Exercise passage –

Side effects or how getting the vaccine has made me milder
Last week, I had my first Covid vaccine. The whole process was efficient: I got the jab before I knew it and was on my way back home within twenty minutes. I could hardly believe it had really, finally, happened.
But the next day I got proof that I had indeed been vaccinated. I woke up feeling as though lead were running through my veins. I immediately recognized that fatigue from the more than thirty years I took HIV medication with far more side-effects than the cutting-edge combination I have now.
Looking back, when I’m searching for inspiration in my old journals, I’m often annoyed by how much time I spent complaining about those side-effects.
When Felipe and I were living in the United States in the late eighties, I only fleetingly mentioned the desolate urban landscape of abandoned buildings and empty parking lots. I said little about the isolation of the suburbs, where everyone is locked up in their own box and the streets are deserted. But I did write extensively about the fog in my head and the nausea caused by the anti-retroviral medication I was taking.
I recently encountered an entry that was written in a wild park in Sri Lanka, when an elephant emerged from the river, wading through the water until it entered the compound of our hotel not far from where I was sitting. I noted it briefly but said nothing about how I or the other guests and staff of the hotel reacted; instead, many pages were devoted to my frustration about feeling too exhausted to enjoy the trip.

Task goal – Could you carry the vaccine essay forward, starting right after its last sentence? The entries after this point are separate material, unrelated to the vaccine essay.

Dataset entries –
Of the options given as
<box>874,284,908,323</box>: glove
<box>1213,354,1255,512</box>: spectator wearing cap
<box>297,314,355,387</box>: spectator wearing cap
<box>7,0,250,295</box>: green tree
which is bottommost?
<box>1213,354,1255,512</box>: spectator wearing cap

Expected answer –
In yet another notebook I wrote how, late at night Felipe and I ended up by chance at a concert in Oman where singers from all over the Arab world inaugurated an open-air concert space. I would have loved to read more about how the men dressed in lilac robes and headscarves and the women covered in black sang together even though they were seated separately in opposite parts of the coliseum. But there were only a couple of short jottings on the event. Instead I wrote in detail about how drained I felt.
It irritated me to read over and over about how tired I was. I wanted more elaborate descriptions of the places I visited and the people I met, more couleur locale that I could reimagine for this blog.
When thinking about missed opportunities—and they certainly aren’t limited to my writing—I feel that I could have made more of my life. But when after my Covid shot I felt the same exhaustion that had plagued me all those years, I began to understand that fatigue is not something you can push aside with sheer willpower.
Two days after the vaccination I felt fine again. It was as though I had revisited a moment from the past to appreciate how good the present is. It was also a reminder to not be so hard on myself.